— BEGIN —

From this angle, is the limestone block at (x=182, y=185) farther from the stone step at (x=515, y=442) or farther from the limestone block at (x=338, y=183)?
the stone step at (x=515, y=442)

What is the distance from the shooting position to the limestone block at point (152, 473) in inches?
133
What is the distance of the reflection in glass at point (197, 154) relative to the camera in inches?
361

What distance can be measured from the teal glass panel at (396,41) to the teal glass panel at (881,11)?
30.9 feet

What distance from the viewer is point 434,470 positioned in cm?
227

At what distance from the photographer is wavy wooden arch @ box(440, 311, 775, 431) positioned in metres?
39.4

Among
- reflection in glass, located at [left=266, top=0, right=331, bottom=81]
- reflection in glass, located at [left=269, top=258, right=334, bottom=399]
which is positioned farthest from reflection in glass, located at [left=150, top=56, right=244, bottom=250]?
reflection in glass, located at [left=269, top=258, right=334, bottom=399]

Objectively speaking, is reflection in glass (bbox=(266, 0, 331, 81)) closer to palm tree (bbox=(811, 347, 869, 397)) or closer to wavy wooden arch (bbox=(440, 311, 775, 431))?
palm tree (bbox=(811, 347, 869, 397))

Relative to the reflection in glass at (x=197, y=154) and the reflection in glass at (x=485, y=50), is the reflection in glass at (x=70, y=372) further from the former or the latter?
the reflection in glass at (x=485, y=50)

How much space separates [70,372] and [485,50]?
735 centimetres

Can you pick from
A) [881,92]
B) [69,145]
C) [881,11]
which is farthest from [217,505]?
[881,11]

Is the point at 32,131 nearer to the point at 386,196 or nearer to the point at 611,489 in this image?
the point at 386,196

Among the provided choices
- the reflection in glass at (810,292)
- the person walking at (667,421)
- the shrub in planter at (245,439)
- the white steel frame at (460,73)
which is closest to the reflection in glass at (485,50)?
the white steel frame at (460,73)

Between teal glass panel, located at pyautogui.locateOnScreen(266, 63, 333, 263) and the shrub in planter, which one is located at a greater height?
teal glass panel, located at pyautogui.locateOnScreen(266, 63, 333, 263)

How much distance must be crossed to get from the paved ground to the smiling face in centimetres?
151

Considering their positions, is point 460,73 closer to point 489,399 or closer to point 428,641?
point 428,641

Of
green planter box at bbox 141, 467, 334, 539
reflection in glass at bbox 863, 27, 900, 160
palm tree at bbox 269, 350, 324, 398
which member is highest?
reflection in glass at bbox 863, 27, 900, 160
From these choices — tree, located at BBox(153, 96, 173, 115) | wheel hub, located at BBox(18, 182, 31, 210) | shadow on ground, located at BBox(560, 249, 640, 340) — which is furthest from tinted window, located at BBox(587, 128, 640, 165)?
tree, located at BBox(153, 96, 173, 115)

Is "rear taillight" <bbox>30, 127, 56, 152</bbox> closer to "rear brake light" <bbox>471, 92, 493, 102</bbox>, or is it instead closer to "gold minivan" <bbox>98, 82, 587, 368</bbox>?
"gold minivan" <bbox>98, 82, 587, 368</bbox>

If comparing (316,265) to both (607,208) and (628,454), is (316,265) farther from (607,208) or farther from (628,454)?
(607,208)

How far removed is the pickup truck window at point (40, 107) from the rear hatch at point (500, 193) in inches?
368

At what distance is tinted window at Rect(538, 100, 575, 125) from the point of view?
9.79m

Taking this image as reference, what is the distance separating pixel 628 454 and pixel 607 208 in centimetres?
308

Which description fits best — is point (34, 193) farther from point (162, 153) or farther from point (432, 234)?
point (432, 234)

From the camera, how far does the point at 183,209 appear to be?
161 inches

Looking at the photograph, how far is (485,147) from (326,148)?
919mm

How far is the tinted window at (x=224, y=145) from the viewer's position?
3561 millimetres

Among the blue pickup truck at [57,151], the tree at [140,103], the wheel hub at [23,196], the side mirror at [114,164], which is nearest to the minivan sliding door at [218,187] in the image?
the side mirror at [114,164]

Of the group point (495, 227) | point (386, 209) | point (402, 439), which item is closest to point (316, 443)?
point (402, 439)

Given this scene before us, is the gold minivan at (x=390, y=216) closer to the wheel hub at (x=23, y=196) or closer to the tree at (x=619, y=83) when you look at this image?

— END —

▶ _STATED GOAL_: Convert the records between the lines holding "Taking this image" and "3561 millimetres", inclusive, into a two-column CSV with the header row record,answer. Each row should hold one record's text and its answer, each in its own quoted field with line breaks replaced by spaces.

▶ _SOLUTION FOR THIS EXERCISE_:
record,answer
"Taking this image as reference, what is the distance separating pixel 628 454 and pixel 607 208 in centimetres?","308"
"Which description fits best — is point (34, 193) farther from point (162, 153) or farther from point (432, 234)?","point (432, 234)"
"From the camera, how far does the point at 183,209 appear to be?","161 inches"
"Looking at the photograph, how far is (485,147) from (326,148)?","919mm"
"How far is the tinted window at (x=224, y=145) from the viewer's position?","3561 millimetres"